Though mobile will be a big gaming focus for Netflix early on, ultimately Netflix sees all devices it currently supports as "candidates for some kind of game experience," Peters added, noting that Netflix will offer both standalone original games as well as licensed titles.

"We'll be very sort of experimental and try a lot of things in this phase," Peters said. "Maybe someday, we'll see a game that spawns a film or series that would be an amazing place to get to, and really see the rich interplay between these sort of different forms of entertainment."

Those details emerge about a week after news that former EA, Zynga and Atari exec Mike Verdu, who most recently served as VP of AR and VR content at Facebook, joined Netflix to help with its move into gaming.

Subscriber lumpiness

Netflix added about 1.5 million paid streaming subscribers in Q2 2021, beating guidance of 1 million, and ending the period with a global base of 209.19 million paid streaming subs.

Netflix's Q2 2021 subscriber take slowed significantly from adds of 10.09 million in a year-ago quarter marked by the early stages of the pandemic and stay-at-home orders, and adds of 3.98 million in Q1 2021.

Of note, Netflix lost 430,000 subs in its US/Canada region, attributing it to a large membership base there (73.95 million at the end of Q1 2021) paired with a seasonally smaller quarter for subscriber acquisition. Meanwhile, Netflix added 190,000 in the Europe, the Middle East and Africa region, added 760,000 in Latin America, and tacked on 1.02 million in the Asia-Pacific region.

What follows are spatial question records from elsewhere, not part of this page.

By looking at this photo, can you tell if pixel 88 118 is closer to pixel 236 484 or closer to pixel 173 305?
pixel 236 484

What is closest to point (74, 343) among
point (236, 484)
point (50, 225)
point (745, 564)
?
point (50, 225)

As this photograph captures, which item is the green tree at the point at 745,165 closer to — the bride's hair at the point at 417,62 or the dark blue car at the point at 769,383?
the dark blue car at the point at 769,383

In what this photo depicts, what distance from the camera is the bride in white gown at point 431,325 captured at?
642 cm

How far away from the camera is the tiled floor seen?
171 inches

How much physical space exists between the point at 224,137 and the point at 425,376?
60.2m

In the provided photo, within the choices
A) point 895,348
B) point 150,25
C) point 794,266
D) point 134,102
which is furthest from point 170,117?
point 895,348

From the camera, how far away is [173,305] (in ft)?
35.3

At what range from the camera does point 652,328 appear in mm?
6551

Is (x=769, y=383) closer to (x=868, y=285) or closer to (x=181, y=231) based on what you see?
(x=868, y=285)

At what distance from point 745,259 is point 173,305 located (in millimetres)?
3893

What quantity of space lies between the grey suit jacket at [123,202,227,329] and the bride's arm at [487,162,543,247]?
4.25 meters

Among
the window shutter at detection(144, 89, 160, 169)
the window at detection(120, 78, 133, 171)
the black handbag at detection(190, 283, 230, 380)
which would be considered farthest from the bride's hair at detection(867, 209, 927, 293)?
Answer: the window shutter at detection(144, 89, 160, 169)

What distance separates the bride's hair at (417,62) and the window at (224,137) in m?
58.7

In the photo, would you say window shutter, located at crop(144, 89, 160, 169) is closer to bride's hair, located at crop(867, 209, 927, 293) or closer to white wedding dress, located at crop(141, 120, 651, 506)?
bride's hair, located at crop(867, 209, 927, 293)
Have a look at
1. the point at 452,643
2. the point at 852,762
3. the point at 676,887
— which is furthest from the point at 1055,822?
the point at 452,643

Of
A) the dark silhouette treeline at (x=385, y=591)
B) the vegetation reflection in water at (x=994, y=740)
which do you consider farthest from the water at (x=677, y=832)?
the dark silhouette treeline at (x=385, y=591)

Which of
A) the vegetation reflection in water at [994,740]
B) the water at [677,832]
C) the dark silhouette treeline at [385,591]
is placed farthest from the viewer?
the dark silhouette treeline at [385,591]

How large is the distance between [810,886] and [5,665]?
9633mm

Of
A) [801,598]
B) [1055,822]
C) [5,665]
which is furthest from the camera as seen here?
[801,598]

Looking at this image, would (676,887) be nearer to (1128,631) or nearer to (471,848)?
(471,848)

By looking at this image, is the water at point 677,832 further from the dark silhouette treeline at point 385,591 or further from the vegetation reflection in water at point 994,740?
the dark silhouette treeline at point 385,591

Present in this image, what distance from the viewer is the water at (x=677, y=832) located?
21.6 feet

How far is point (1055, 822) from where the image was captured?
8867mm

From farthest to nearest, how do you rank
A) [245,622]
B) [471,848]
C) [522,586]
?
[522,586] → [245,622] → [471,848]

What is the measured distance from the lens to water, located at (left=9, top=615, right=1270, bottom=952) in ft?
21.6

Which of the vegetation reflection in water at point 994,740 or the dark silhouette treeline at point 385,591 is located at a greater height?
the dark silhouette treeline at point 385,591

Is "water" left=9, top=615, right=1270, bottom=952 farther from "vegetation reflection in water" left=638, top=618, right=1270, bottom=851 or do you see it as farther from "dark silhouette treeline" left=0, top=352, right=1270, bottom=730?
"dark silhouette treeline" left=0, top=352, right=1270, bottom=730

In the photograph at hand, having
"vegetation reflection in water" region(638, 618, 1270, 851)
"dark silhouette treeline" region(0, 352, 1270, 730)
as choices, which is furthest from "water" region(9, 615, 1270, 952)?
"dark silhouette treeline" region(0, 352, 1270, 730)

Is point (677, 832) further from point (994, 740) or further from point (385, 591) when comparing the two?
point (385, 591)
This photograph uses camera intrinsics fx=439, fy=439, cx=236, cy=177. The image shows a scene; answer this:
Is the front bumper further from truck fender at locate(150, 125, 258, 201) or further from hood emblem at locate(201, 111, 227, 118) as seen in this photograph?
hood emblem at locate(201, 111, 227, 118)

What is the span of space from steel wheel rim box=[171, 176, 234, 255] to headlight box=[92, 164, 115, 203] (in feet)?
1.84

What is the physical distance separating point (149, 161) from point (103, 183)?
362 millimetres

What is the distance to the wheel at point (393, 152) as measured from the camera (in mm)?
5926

Overall, the pandemic "created some lumpiness" in subscriber growth in the quarter, Netflix said.

Looking ahead, Netflix expects to add 3.5 million paid streaming subs in Q3 2021 and extend its grand total to 212.68 million.

If Netflix hits that forecast, it will have added more than 54 million paid net adds over the past 24 months, or 27 million on an annualized basis over that time period, "which is consistent with our pre-COVID annual rate of net additions," the company said.